Michael Sullivan: Okay. Great. That’s helpful. And then a lot of what you updated in the IRP, I think you mentioned, was formed by the recent RFP process? When will we see the results or more detail on that RFP?

Kirkland Andrews: Hey Mike, it’s Kirk. I think you’ll expect to see that from us later and you can’t discount the possibility we may have some more information once we get to the third quarter call in November. But as we move through the back half of the year, we’ll certainly have some more information about that.

David Campbell: And part of it Michael, you can appreciate it relates to ongoing negotiations that are currently — that’s the main driver as to why, you’re not hearing more.

Operator: One moment for our next question. Our next question comes from the line of Paul Patterson from Glenrock Associates.
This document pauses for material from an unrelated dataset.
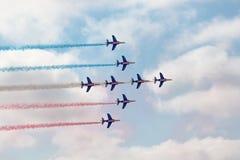 robić samolotów cywilni robi manoeuvres Zdjęcia Royalty Free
Paul Patterson: I just have one question at this point. And that is there’s a rate design change with time of use that’s coming up here, I guess, in Missouri for you guys. And I’m just wondering, it looks like there’s a potential for some significant changes. And is there any I guess, is there any risk that customers might be — some customers might be implicitly surprised by the change even though it’s a rate design issue, people don’t necessarily know what’s going on and it’s time of use and they’re just not prepared for it. And sometimes in certain jurisdictions, we’ve seen, it happens from time to time where people are very upset by something that kind of a change, if you follow me.

David Campbell: Paul, it’s a good question again. You’re correct. It’s from Missouri jurisdictions only and as a result of the last rate cases, there is a Missouri Commission. I feel strongly about this topic and included in their order a move towards time use rates for all customers in Missouri. Now fortunately, partially as a result of a revision that was made for the order that’s being implemented in the fall. So it is being implemented in — later this year when we’re out of the hot weather season, we’ve had time and we’ve put out a lot of communications around the Tommy use transition, and we’ll continue to have a lot of communications. There are several different options, one of which is a relatively modest change relative to the historical rate plans.

So we think with the level of communication tools we now have, the number of folks who have online accounts, that the level of information will be high. So a big part of what we’ll need to do and adhering to the commission’s order on this is just having a high level of communication. And fortunately, again, with it being implemented in the fall, in a milder weather time, I think that it will be a little more explainable to customers. And it primarily relates to the hours of 4 to 8 p.m. weekdays, so it’s a concentrated approach. So even though it is, as you know, rate design is not intuitive to many customers. I think our team has done a nice job laying out what it entails, what it means and how customers can work with it. So we’re working to be commissions order, and we think we’ll be able to communicate with our customers, make sure we work with them as they go through the transition and select the plan that’s best for them.

Operator: Thank you. At this time, I would now like to turn the conference back over to David Campbell for closing remarks.

David Campbell: Great. Thank you. I’d like to thank everyone for your interest in Evergy this morning, and hope you have a great day. That concludes the call.

Operator: This concludes today’s conference call. Thank you for participating. You may now disconnect.